Catalonia launches its independence challenge against Spain
BARCELONA - Agence France-Presse
Spain is facing its deepest political crisis in decades after Catalonia's regional parliament passed a law paving the way for an independence referendum on Oct. 1, with Madrid set to seek any means possible to block it from Sept. 7.The looming showdown comes three weeks after jihadist attacks in Barcelona, the capital of Catalonia, and a seaside resort which killed 16 people and wounded more than 120.
"The concept of state and unity of the homeland ... doesn't have a future in modern democratic Europe," said the president of Catalonia, Carles Puigdemont, at the end of his speech late Sept. 6 after the vote.
Lawmakers approved the bill despite a February ruling by Spain's Constitutional Court declaring it would be unconstitutional.
Shortly after the law was passed Puigdemont and the rest of his cabinet signed a decree calling the referendum, presenting a show of unity in the face of threats of legal action by Madrid, which deems the plebiscite illegal.
Deputy Prime Minister Soraya Saenz de Santamaria said before the law was passed that the government had asked the Constitutional Court to declare "void and without effect the agreements adopted" by the Catalan parliament.
She also denounced the regional assembly's agreement to quickly vote on the bill with little debate as an "act of force" characteristic of "dictatorial regimes.”
At the same time, public prosecutors announced they would seek criminal charges for disobedience against the president of the Catalan parliament, Carme Forcadell, and other Catalan officials for allowing the vote on the referendum law.
In a tweet earlier, Forcadell said she had requested that the 12 judges at the Constitutional Court be disqualified, calling them "another extension of the state which has lost all legitimacy.”
Most of the court's judges have been nominated by lawmakers from Prime Minister Mariano Rajoy's Popular Party.
Catalonia, a region of 7.5 million people with its own language and culture, accounts for about one-fifth of Spain's economic output, and has significant powers over matters such as education and healthcare.
But Spain's economic worries, coupled with a perception that the region pays more in taxes than it receives in investments and transfers from Madrid, have helped push the cause of secession from the fringes of Catalan politics to centre stage.
Adding to the rise in separatist sentiment was a 2010 ruling by the Constitutional Court striking down parts of a 2006 autonomy charter which granted new powers to Catalonia and recognized it as "a nation.”
Lawmakers who back independence won an absolute majority in the 135-seat regional parliament for the first time in a September 2015 election.

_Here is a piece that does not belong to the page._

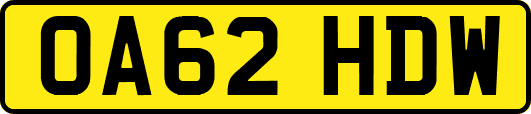 OA62HDW
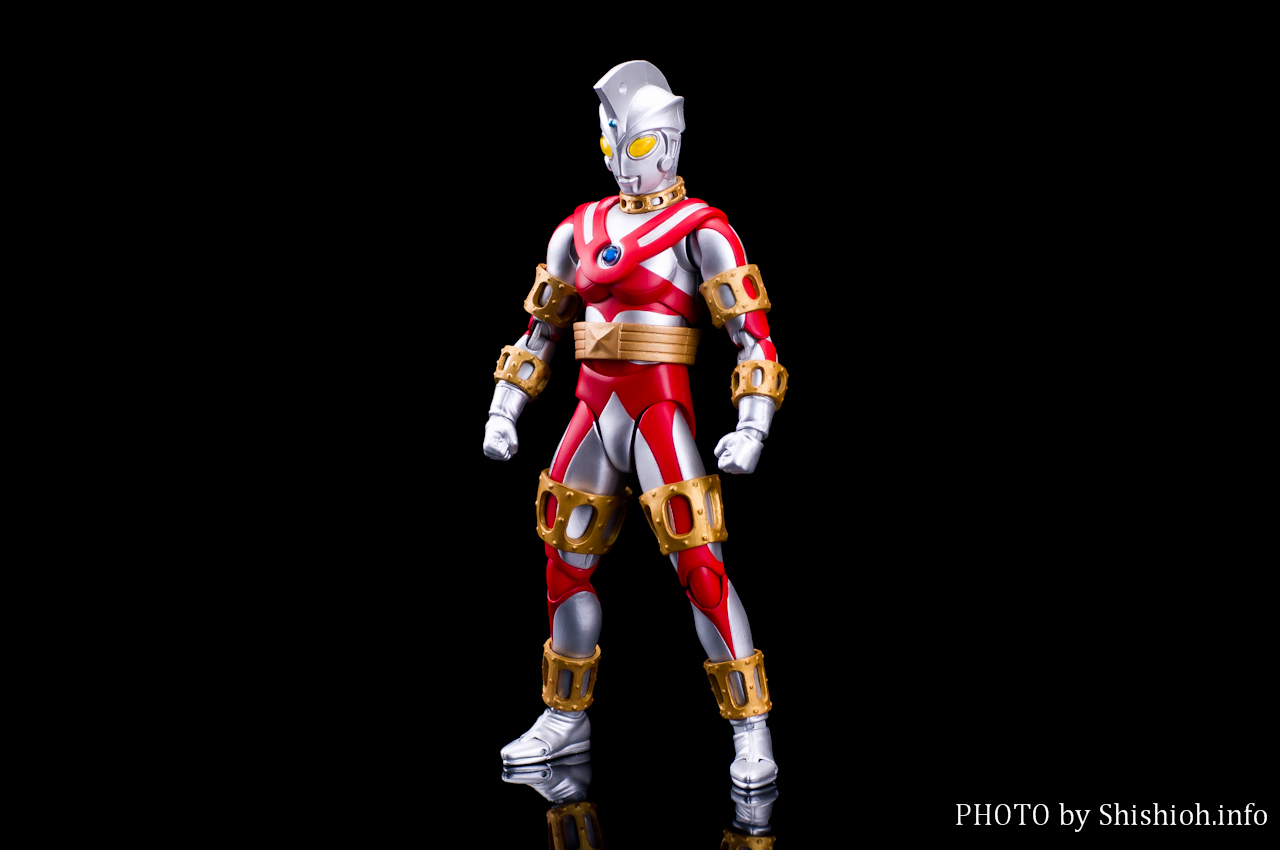 レビュー】 バンダイ 魂ウェブ商店 ULTRA-ACT エースロボット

The government that emerged from that vote vowed to begin the process of breaking away from Spain.
Rajoy responded by promising new investments in Catalonia and regularly sent his deputy to the region, but made no significant reforms regarding the division of powers that addressed Catalan concerns.
Opinion polls show that Catalans are evenly divided on independence. But a majority, over 70 percent, want a referendum to take place to settle the matter.
Rajoy steadfastly refuses to let Catalonia hold a plebiscite similar to Scotland's 2014 referendum on independence from Britain, which was approved by London and resulted in a "no" vote.
His Popular Party and the Constitutional Court argue that the Spanish constitution does not allow regions to unilaterally decide on sovereignty.
The Catalan government staged a symbolic independence referendum in 2014, when more than 80 percent of participants voted to split from Spain -- though only 2.3 million of Catalonia's 5.4 million eligible voters took part.
Spain's Court of Auditors ruled on Sept. 5 that 11 former Catalan officials, including former Catalan president Artur Mas, must repay by Sept. 25 the $6.1 million in public funds that it cost to hold that vote.